Boston Scientific Corp. is touting a clinical trial comparing one of its drug-eluting stents with a bare-metal stent, published today in the New England Journal of Medicine.
The Natick devices goliath, which helped fund the study along with the Cardiovascular Research Foundation and The Medicines Co., said the study, called the Horizons AMI trial, showed patients fared better one year after implantation with its Taxus Express2 paclitaxel-eluting stent than patients with its Express bare-metal stent.
The trial, of 3,006 patients with acute myocardial infarctions, involved implanting about two-thirds with the drug-eluting stent and the remaining 749 patients with the bare metal stent.
A year later, 4.5 percent of patients who received the DE stents required ischemia-driven target-lesion revascularization, compared with 7.5 percent of patients implanted with the bare stents. Target-vessel revascularization rates were also lower for the DES patients (5.8 percent vs. 8.7 percent).
In plain English, that means fewer patients with the drug-coated devices required further procedures to re-open their narrowed blood vessels.

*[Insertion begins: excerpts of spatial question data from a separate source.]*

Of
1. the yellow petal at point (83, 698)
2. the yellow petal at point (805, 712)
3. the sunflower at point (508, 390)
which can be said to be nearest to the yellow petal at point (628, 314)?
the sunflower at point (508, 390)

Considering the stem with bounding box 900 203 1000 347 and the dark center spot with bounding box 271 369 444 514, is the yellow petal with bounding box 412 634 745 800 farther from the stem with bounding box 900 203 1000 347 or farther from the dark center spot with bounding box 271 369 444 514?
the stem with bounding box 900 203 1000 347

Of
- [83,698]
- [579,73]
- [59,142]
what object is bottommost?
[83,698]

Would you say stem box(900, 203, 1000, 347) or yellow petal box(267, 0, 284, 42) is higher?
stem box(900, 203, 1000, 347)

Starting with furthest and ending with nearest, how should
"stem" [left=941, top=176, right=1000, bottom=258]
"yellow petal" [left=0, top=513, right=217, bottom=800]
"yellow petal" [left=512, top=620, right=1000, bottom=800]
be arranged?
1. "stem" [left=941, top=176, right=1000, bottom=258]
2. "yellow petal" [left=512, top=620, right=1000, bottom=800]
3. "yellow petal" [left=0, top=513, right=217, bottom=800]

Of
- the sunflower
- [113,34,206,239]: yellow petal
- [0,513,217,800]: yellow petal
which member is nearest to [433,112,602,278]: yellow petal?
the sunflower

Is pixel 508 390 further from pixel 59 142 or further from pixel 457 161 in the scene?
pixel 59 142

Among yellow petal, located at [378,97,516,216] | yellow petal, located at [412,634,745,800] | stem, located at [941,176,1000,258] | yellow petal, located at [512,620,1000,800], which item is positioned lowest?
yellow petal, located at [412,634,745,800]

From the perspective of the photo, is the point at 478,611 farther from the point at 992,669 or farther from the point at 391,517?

The two devices had the same death rates after a year (3.5 percent) and similar rates of blood clots (known as stent thrombosis), at 3.2 percent and 3.4 percent, respectively.
After 13 months, the rate of binary restenosis (re-narrowing of the artery) was significantly lower for patients with the paclitaxel-eluting stents (10 percent vs. 22.9 percent for patients with the bare-metal devices).
Lead investigator Gregg Stone, a medicine professor and director of research and education at Columbia University Medical Center/New York-Presbyterian Hospital’s Center for Interventional Vascular Therapy, said the the patients in the trial will be tracked for five years to whether the results hold up.
News of the study’s results sent BSC’s stock up about 3.5 percent as of 2 p.m. today, to $8.80 after opening at $8.50.
The trial, the latest to investigate the effectiveness of drug-eluting stents, follows a comparison of the Taxus device with its Xience V competitor from Abbott Laboratories. The Taxus didn’t fare so well in that three-year study, which indicated that rates of major cardiovascular events for the Xience stent topped out at 6.4 percent during the second and third years; the Taxus device hit 10.5 percent for the second year and 14.9 percent for the third year.
The Abbott stent also showed a lower mortality rate than the Taxus, although neither caused a large number of deaths or serious complications.
One wrinkle is that Boston Scientific also markets Xience under the private-label Promus brand, though it pays royalties from those sales back to Abbott.